Place of origin labelling requirements
Honey that is produced and packaged within Ontario does not require a place of origin on the label. You may optionally choose to include this information (for example, you may include “Product of Ontario” on your label).
If all or part of the honey was produced outside Ontario and repackaged within Ontario, then this must be indicated on the label using the words “Product of/Produit de.”
- Honey produced outside Ontario must include the name of the country or the Canadian province where it was produced (for example, “Product of USA”, “Product of Manitoba”, or “Product of Canada”).
- Honey that is a blend of Ontario honey and honey produced outside Ontario must include the name of all countries or Canadian provinces where the honey was produced (for example, “Product of Ontario and Manitoba”, “Product of Canada and USA” or “Product of Canada”).
Pasteurized, creamed or liquid
If your label indicates that the honey is pasteurized, creamed or liquid, then the honey must meet the requirements for these statements as described in Table 2 of O. Reg. 119/11.
Production lot codes
Production lot codes are recommended on the honey label or container. A production lot is the grouping of honey that is produced, processed or packaged under similar circumstances within a given timeframe. A lot code is the specific identifier assigned to all products in a production lot and can be any unique combination of letters and/or numbers.
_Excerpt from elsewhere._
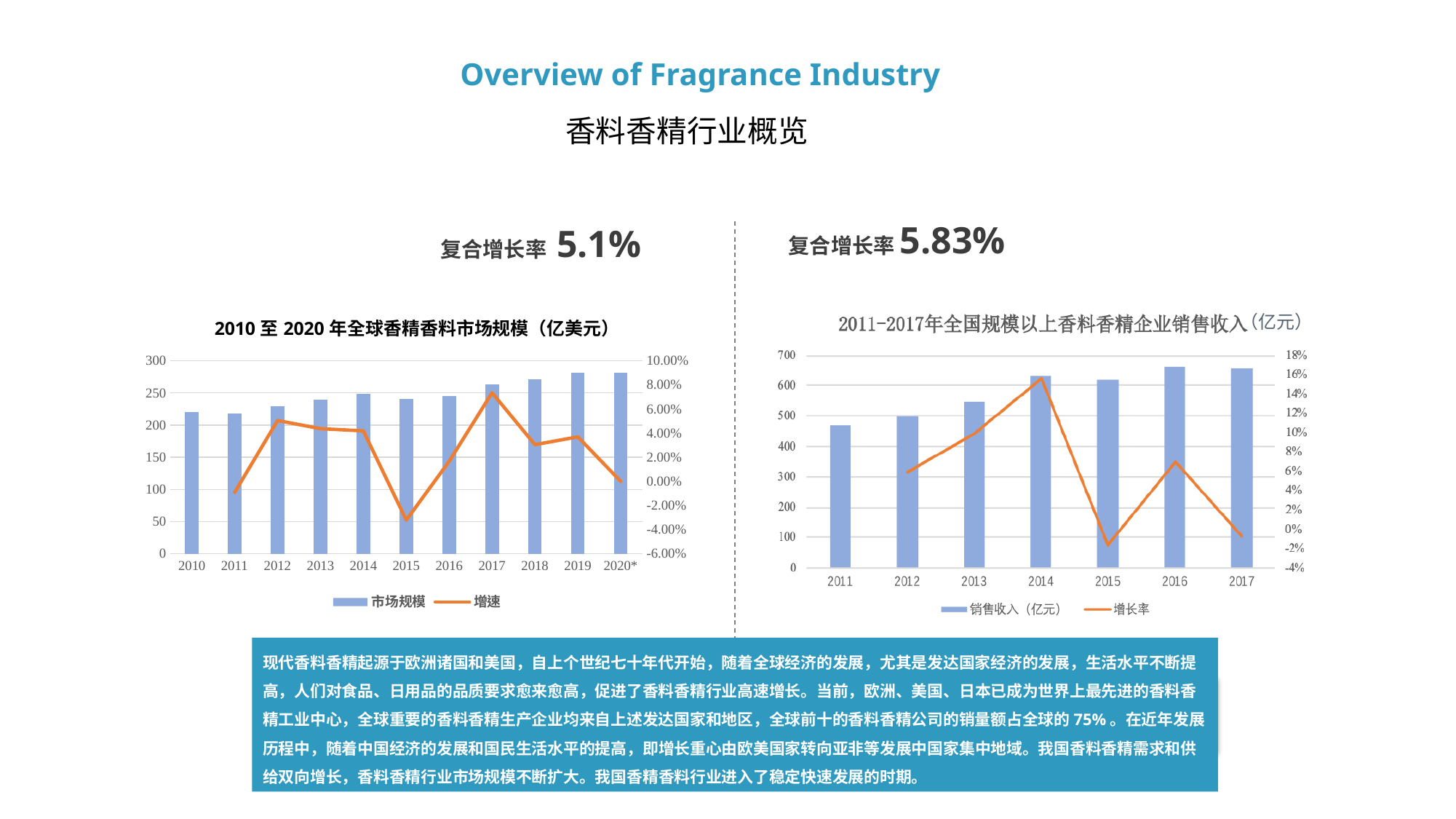
In the left chart, which is larger: the market size bar for 2017 or for 2013? 2017 What kind of chart is the right chart? Combined bar and line chart In the left chart (2010 至 2020 年全球香精香料市场规模), how many years are shown on the x axis? 11 In the left chart, which year has the highest growth rate (增速) on the line? 2017 In the right chart, is the sales revenue bar for 2016 greater or less than 600? greater In the right chart, which year has the lowest sales revenue bar? 2011 How many series does the legend of the left chart list? 2 In the left chart, is the market size bar for 2010 greater or less than 200? greater In the right chart, is the sales revenue bar for 2011 greater or less than 500? less In the right chart, which year has the lowest growth rate (增长率) on the line? 2015 In the right chart (2011-2017年全国规模以上香料香精企业销售收入), how many years are shown on the x axis? 7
Records must be maintained for each lot code.
Consult your local health unit for any additional requirements that may apply under the Health Protection and Promotion Act.
Requirements under O. Reg. 119/11 are in addition to federal requirements under the Food and Drugs Act or the Safe Food for Canadians Regulations.
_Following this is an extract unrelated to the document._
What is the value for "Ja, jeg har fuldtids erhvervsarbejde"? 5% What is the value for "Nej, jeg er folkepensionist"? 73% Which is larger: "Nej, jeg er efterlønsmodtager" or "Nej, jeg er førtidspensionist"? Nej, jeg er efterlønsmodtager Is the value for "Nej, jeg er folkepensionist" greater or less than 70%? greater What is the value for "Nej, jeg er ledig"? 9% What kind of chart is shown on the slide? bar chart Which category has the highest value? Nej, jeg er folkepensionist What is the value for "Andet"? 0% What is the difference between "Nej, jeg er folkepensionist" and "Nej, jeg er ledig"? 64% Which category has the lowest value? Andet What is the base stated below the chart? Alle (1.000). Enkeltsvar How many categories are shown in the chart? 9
For example, the Food and Drugs Act provides requirements for nutrition labelling on consumer containers.
Consult the Canadian Food Inspection Agency for more information about federal requirements or for information about importing and exporting food products.
Honey labels, containers or advertisements must not contain any false or misleading information.
If you add other ingredients, such as cinnamon or berry extracts to the honey, the product no longer meets the definition of honey and is instead considered a honey substitute.
A honey substitute is defined as any product that resembles honey and is prepared for the same uses as honey and may include honey as an ingredient but not the sole ingredient.
O. Reg. 119/11 includes labelling and container restrictions for honey substitutes. These are described in Section 26 of O. Reg. 119/11. Specifically, the producer/packer of honey substitutes may not:
- use any words, pictures or designs on any label, container or advertisement; or use a container of a shape that would likely lead a person to mistake the honey substitute for pure honey
- use the word "honey" on any container of substitute that does not contain any honey
Honey substitutes do not meet the definition of honey and must not include a grade or colour class on the label. Contact the CFIA and your Local Public Health Unit for requirements for honey substitutes.
OMAFRA staff are available to review your honey labels and provide advice and guidance to help meet requirements under O. Reg. 119/11.